RSV-Center Mark Beissert brachte es auf den Punkt. »Wir hatten dann eine katastrophale Wurfausbeute«, blickte der 32-Jährige vor allem auf das dritte Drittel, das mit 12:15 verloren ging. Und den Gast auf 47:42 vor dem letzten Quarter wieder etwas heranbrachte. So betrug der Wurfquotient des Titelverteidigers über das gesamte Spiel gerade einmal 34,8 Prozent.

Dazu kam, dass für Zeltinger die Skywheelers »ein paar gute Sachen gemacht haben«, während bei ihrem Team zudem zahlreiche Pässe im Spiel schlecht geworfen wurden. »Wir können es in allen Belangen besser«, meinte Beissert, war aber halbwegs zufrieden mit der Deckungsleistung seines Teams. So halfen nach seinen Worten auch einige »Notwürfe«, um die weiße Weste zu wahren. »Was letztendlich zählt ist, dass wir das Spiel gewonnen haben.«

»Jetzt müssen wir bereit sein für das nächste Spielt«, will Janet Zeltinger den Jahresauftakt schnell abhaken. In einer Woche in Trier und dann am 18. Januar im Spitzenspiel an der Lahn gegen Hannover United soll der RSV Lahn-Dill über 40 Spielminuten nachhaltig unter Beweis stellen, dass er auch im neuen Jahr gefestigt ist. Gefestigt genug, um weiter die weiße Weste zu wahren.

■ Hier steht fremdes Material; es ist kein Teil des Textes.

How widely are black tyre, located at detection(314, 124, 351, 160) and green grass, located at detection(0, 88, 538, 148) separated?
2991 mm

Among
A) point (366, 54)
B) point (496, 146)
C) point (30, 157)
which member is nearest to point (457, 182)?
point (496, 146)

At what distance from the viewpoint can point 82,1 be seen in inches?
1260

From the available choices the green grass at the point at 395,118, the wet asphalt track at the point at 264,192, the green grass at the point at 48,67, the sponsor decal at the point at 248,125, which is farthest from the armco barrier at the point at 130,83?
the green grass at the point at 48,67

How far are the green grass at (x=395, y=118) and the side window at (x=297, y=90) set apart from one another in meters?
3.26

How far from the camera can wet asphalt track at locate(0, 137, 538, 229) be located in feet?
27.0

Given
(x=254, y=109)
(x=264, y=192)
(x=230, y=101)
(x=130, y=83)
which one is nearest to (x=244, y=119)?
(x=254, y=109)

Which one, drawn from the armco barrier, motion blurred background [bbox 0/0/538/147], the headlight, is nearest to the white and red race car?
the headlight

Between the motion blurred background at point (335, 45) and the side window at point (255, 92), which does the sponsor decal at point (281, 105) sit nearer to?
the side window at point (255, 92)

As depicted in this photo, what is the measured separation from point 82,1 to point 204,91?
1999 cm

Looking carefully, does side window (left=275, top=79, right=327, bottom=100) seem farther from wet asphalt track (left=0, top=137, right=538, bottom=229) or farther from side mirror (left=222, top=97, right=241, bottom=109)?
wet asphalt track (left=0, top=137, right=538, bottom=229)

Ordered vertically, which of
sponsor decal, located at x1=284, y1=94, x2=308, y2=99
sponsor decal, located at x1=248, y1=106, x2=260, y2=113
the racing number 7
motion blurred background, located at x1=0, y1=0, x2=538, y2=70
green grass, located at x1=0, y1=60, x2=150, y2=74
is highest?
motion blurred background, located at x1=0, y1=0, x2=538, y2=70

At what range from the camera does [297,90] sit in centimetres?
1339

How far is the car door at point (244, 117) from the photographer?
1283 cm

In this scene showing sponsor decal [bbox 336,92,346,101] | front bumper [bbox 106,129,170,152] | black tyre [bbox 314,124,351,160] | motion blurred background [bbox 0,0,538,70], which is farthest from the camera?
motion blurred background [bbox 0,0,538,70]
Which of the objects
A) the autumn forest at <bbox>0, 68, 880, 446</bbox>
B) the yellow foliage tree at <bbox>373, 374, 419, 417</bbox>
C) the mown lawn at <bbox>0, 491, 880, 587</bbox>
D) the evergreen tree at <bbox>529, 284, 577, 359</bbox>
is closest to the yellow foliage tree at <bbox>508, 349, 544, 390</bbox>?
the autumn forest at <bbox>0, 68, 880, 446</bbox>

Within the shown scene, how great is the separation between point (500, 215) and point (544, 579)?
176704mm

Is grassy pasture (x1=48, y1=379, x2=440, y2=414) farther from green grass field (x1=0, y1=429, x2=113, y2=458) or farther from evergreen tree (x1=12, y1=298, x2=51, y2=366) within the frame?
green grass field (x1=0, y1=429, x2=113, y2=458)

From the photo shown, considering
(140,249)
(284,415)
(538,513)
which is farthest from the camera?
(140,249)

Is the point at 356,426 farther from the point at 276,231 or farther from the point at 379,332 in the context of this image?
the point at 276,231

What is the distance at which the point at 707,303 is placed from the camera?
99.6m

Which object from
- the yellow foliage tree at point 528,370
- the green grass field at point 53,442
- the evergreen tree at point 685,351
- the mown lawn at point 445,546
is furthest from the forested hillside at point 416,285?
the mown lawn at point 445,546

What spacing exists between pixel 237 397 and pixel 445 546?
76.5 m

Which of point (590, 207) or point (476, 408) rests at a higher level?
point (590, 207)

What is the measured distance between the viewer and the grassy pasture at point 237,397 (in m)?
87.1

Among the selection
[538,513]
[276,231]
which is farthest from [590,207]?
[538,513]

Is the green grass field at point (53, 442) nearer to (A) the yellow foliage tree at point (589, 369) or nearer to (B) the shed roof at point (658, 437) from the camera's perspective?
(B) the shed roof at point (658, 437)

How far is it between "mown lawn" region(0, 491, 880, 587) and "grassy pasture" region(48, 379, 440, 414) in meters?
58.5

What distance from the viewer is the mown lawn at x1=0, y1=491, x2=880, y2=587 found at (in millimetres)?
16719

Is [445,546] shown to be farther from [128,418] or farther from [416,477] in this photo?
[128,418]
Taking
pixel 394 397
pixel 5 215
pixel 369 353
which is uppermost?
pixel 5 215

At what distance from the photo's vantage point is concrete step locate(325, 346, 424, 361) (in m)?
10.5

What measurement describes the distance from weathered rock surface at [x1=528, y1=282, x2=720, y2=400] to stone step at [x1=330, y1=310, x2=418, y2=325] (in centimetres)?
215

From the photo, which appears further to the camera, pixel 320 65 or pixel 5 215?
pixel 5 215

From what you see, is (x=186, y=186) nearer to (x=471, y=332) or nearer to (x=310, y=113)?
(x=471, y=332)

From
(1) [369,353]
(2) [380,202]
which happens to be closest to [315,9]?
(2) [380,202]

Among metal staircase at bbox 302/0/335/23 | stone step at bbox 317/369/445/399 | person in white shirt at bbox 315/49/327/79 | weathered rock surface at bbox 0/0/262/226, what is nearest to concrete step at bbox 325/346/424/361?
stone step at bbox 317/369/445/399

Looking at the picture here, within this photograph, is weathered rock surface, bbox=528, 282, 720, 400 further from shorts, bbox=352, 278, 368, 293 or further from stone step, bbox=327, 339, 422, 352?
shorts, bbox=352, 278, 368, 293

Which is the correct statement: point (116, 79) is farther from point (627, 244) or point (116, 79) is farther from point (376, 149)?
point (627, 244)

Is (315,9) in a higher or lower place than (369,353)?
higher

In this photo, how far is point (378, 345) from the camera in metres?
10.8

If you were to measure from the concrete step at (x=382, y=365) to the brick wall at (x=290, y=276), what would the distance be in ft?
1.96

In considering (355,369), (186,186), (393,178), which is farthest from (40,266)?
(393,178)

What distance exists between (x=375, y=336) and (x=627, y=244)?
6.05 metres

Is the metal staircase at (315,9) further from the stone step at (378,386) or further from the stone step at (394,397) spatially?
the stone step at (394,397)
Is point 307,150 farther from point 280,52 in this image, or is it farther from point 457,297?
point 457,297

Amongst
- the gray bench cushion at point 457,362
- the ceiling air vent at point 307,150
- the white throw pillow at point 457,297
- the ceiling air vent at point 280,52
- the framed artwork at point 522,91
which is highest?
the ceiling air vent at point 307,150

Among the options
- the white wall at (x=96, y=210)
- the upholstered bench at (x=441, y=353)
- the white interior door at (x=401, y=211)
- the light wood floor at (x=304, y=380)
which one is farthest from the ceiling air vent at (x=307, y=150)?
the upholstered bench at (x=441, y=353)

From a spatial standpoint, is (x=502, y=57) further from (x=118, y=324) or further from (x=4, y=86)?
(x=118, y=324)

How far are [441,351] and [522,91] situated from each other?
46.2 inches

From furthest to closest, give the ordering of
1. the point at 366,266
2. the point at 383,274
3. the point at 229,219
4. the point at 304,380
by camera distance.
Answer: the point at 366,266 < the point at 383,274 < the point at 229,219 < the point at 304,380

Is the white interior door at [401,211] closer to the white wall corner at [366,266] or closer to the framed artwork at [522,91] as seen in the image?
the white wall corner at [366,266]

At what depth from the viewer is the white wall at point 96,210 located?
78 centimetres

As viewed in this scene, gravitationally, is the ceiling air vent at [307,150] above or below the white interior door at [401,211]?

Lahn-Dill: Choudry (12/1 Dreier), Brown (2), Mizan, Beissert (2), Weiß, Zantinge (1), Fujimoto (8), Böhme (19/2), Hollermann (16).

Frankfurt: Dreimüller (13/3), Kind (7/1), Crombach (n.e.), Gail (6), Hothelfer, Spitz (2), S. Dietrich (9), Lang (7), T. Dietrich (9/1), Dehart (2).